AsyncIO-based library for communication with Adept robot controllers.

The library supports creation of high-level robot control nodes and their integration into distributed publish-subscribe systems based on ZeroMQ. The AsyncIO backend allows for flexible composition of multiple communication-heavy coroutines to form a single robot control node.

Robot applications written with pyadept interact with a robot based on the Adept V+ platform running the code from AdeptServer.

Workflow

The intended workflow is based on treating the robot controller as a service. The first stage is to enable high power for the robot and start the AdeptServer's server V+ program on the robot controller side. After this, a Python program based on pyadept can be launched and used for high-level system coordination.

Abstractions

Robot commands are defined as classes in the pyadept.rcommands module. They construct immutable instances providing the functionality of correct generation of the corresponding messages via the the get_messages method. It returns a tuple of byte strings, each finalized with the delimiter sequence "\r\n".

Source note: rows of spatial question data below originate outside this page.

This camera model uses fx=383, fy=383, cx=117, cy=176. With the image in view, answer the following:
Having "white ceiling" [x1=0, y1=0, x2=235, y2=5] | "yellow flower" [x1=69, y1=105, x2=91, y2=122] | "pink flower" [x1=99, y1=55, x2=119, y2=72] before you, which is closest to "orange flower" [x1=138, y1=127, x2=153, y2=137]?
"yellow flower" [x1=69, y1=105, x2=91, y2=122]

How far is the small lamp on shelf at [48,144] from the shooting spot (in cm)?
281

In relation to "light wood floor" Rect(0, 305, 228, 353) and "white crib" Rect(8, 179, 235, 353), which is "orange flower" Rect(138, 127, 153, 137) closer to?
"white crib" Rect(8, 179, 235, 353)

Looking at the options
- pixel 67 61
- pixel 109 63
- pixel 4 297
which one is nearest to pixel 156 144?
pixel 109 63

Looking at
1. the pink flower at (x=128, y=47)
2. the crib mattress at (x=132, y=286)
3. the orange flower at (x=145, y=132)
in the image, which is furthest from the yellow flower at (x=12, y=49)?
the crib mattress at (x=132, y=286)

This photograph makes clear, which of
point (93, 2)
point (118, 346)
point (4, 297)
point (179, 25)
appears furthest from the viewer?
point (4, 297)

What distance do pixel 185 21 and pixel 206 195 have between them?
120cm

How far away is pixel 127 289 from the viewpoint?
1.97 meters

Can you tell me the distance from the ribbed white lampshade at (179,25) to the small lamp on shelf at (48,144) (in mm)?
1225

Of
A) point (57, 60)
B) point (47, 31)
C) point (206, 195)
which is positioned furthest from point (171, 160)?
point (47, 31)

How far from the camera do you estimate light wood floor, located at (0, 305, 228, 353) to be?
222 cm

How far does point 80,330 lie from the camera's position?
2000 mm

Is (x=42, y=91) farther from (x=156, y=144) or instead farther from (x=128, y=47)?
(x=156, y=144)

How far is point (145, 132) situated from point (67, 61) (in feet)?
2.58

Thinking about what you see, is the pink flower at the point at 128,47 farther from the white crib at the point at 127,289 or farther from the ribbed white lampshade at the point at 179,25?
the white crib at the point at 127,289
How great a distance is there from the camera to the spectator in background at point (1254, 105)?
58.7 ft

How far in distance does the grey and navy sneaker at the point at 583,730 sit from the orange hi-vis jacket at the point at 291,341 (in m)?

The pyadept.rprotocol module consists of classes, functions and coroutines realizing the communication logic of a pyadept-baseds program, as well as tools for data capture during system operation.

pyadept.rprotocol.RobotClient provides coroutine methods connect (establishing the connection with the server), as well as cmdexec and cmdexec_joined (providing execution of commands). The two latter methods accept one on more instances of robot commands and initiate communication with the V+ server using AsyncIO's StreamWriter/StreamReader pair. Several commands supplied to cmdexec are handled one-by-one: each command's messages are sent to the server, and the corresponding responses are awaited before proceeding to the next command. Conversely, cmdexec_joined combines messages from the supplied commands into a single sequence, and sends all of them in one run.

pyadept.rprotocol.ProtobufCommunicator uses AsyncIO-compatible ZeroMQ primitives to announce a Protobuf-based request event and wait for the corresponding Protobuf-based response in the context of a publish/subscribe system.

References

Please refer to the following research paper for more information about pyadept and AdeptServer:

  • Semeniuta, O. and Falkman, P. (2019) ‘Event-driven industrial robot control architecture for the Adept V+ platform’, PeerJ Computer Science, 5, e207. doi: 10.7717/peerj-cs.207.